Que Dios me perdone por eso. Lo dije con mala fe, consiguiendo borrar la alegría de los ojos de Alcaya.
Dios me perdone por cerrar mi corazón a su divina presencia.
No conocí a Babilonia esa tarde. La joven se negaba a regresar mientras los soldados siguieran en la casa y éstos se negaban a irse a menos que yo me fuera con ellos. Aguardé un rato, conversando con Alcaya mientras observaba a Johanna (cuyos sutiles cambios de expresión insinuaban unos pensamientos que me habría gustado compartir con ella). Pero al fin tuve que abandonar la forcia cuando aún lucía el sol crepuscular, pues mis guardias deseaban llegar a Casseras antes del anochecer.

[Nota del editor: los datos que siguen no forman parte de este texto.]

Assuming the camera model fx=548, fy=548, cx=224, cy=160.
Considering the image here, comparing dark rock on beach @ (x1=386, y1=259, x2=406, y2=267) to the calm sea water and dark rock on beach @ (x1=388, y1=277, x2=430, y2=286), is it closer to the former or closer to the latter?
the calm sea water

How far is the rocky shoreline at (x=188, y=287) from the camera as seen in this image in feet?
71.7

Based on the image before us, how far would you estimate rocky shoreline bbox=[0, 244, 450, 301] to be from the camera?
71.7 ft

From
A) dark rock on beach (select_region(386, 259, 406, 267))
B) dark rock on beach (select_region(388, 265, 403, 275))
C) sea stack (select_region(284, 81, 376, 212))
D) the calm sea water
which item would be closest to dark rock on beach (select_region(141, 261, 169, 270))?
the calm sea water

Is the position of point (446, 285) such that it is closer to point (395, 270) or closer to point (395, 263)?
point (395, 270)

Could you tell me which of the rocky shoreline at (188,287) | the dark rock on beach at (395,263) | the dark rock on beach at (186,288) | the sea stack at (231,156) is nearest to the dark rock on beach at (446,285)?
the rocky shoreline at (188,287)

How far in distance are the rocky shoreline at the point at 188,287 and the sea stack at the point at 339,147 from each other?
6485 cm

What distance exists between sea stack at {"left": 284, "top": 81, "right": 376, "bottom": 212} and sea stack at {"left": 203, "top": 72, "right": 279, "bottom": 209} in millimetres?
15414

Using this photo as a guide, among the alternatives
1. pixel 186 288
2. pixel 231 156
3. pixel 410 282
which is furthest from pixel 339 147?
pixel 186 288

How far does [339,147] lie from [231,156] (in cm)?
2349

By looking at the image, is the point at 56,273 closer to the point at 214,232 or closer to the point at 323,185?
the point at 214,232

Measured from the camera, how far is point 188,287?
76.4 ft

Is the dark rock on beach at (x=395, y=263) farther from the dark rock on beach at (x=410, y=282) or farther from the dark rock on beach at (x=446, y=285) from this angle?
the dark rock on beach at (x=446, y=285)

Regresé con ellos decidido a volver en cuanto rompiera el día, solo y en secreto, a la forcia. De esa forma podría pasar un breve rato con Babilonia antes de que mis escoltas dieran con mi paradero y pusieran de nuevo en fuga a la joven. De paso, vería a las mujeres en la perfección de su maravillosa paz y juzgaría si, tal como había insistido Alcaya, era de verdad la paz de Dios. No dejaba de ser una arrogancia por mi parte suponer que era capaz de juzgar si se trataba de verdad de esa paz, que rebasa toda comprensión. Ahora sé que estaba equivocado. Pero en aquel entonces estaba impresionado por el fervor de Alcaya. Había sentido su calor y ansiaba descubrir el fuego del que brotaba. Deseaba conocer a Babilonia y comprobar si estaba en realidad «unida a Dios» o poseída por un demonio; deseaba examinar sus rasgos en busca de otros rasgos, que había conocido antaño, los cuales comenzaban a disiparse en mi memoria.